Samantha Welch, Advertising Editor

It’s your junior year in high school, which is usually the most difficult. You’re 17. You’re an athlete. You love Netflix and chocolate milk. You’re trying to balance all of kinds of activities and you get diagnosed with a rare bone cancer. What happens now?

Stephanie Lindemann, a 17­-year-­old junior who attends Borgia High School, was diagnosed with Ewing’s sarcoma on Nov. 5. Before her diagnosis, she was an active participant in playing softball, basketball and running track.

Ewing’s sarcoma is a rare form of bone cancer that affects about 1,000 people nationwide each year, usually adolescents.

Lindemann is currently undergoing chemotherapy treatments, which will continue for approximately the next eight months.

After getting the news, Bill Juengel, basketball coach at WHS and Lindemann’s uncle, felt like he needed to “do something to try to make something good out of a not so good situation.

“Coaching the freshmen boys basketball team, I found that I was regularly around all of Washington High School’s basketball teams, boys and girls,” Juengel said. “I talked to all of them [the players] and asked if they would be interested in helping out.”

Juengel came up with a basketball­ related way to give support to Lindemann.

“I gave each of them [the players] a pledge sheet where they would get commitments from friends, family, etc. for each free throw that they made out of 100 attempts,” Juengel said. “They were very receptive to the idea and we are presently in the process of collecting pledges with proceeds going to #teamsteph to help with expenses along the way.”

Juengel is seeing this as an opportunity to get young people to help their peers.

“I just look at this as being a number of young people helping out another young person during a tough time,” Juengel said.

Freshman Alec Brinkmann saw this event in two ways.

“We were helping a girl that had cancer and we were also helping ourselves get better at shooting,” Brinkmann said.

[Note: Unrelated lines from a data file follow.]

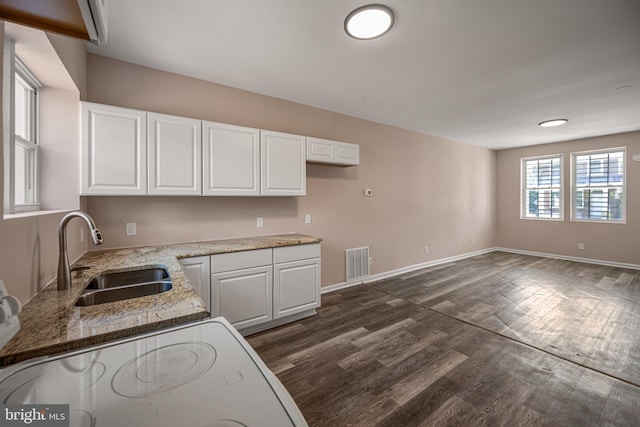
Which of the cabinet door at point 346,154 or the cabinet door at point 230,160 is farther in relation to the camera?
the cabinet door at point 346,154

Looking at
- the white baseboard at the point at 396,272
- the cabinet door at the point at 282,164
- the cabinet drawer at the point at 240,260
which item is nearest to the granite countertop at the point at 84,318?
the cabinet drawer at the point at 240,260

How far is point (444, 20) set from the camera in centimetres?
189

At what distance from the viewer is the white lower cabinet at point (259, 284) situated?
2.30 m

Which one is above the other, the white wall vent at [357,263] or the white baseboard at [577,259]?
the white wall vent at [357,263]

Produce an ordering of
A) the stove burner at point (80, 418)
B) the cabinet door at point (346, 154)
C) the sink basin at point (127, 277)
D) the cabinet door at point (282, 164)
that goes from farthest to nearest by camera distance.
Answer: the cabinet door at point (346, 154)
the cabinet door at point (282, 164)
the sink basin at point (127, 277)
the stove burner at point (80, 418)

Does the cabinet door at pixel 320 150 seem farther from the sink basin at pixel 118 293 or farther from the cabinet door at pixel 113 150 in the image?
the sink basin at pixel 118 293

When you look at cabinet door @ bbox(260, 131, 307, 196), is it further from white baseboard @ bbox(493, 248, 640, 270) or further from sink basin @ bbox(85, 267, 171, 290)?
white baseboard @ bbox(493, 248, 640, 270)

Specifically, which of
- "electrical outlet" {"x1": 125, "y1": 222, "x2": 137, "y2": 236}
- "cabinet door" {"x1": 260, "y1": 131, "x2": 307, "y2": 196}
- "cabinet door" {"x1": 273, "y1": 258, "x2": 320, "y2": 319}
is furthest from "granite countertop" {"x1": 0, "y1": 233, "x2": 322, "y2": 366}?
"cabinet door" {"x1": 260, "y1": 131, "x2": 307, "y2": 196}

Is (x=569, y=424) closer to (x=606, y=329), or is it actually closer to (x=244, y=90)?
(x=606, y=329)

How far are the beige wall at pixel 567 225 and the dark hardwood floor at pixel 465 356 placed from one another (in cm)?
165

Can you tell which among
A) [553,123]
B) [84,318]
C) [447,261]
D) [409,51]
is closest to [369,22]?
[409,51]

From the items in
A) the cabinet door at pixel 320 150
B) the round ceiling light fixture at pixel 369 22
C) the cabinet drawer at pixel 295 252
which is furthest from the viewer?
the cabinet door at pixel 320 150

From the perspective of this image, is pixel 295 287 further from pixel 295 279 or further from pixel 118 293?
pixel 118 293

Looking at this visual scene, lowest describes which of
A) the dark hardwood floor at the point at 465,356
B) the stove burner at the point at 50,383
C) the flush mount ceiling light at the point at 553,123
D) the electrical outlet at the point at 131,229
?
the dark hardwood floor at the point at 465,356
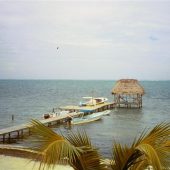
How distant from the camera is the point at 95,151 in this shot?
164 inches

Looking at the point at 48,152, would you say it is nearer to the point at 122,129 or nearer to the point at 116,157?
the point at 116,157

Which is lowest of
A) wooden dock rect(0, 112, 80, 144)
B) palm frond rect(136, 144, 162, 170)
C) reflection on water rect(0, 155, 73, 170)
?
wooden dock rect(0, 112, 80, 144)

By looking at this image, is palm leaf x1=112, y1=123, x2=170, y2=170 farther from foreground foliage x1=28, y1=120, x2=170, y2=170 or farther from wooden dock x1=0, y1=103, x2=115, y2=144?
wooden dock x1=0, y1=103, x2=115, y2=144

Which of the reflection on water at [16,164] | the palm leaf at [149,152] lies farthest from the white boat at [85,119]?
the palm leaf at [149,152]

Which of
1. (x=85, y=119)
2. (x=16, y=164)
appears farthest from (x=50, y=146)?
(x=85, y=119)

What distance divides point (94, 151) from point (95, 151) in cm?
2

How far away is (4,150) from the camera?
50.5 ft

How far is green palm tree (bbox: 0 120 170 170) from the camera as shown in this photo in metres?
3.25

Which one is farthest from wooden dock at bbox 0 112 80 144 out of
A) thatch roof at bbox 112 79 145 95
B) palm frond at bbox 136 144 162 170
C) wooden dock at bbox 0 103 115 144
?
palm frond at bbox 136 144 162 170

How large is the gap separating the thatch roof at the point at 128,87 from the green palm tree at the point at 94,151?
5211 cm

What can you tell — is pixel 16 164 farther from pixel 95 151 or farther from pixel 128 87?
pixel 128 87

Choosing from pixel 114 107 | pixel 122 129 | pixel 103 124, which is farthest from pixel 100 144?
pixel 114 107

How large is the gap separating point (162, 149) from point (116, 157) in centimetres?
73

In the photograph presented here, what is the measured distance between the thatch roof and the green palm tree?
52.1m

Brinkmann made over half of his free throws.

“I made 88, so however many people I got to donate, would donate 88 dollars,” Brinkmann said.

The free throw fundraiser ran until the week of Jan. 22. At which time they will total how much money was pledged.

“There was never a goal set,” Juengel said. “I talked to all of the boys and girls teams and said if they would like to help out, here is what we could do.”

With the support of her fellow teammates and WHS, Lindemann has remained positive despite the situation.

“Steph has always been a kid that has had a very positive outlook on things, even through this,” Juengel said. “She has had a smile on her face every time I have been around her since this has happened.”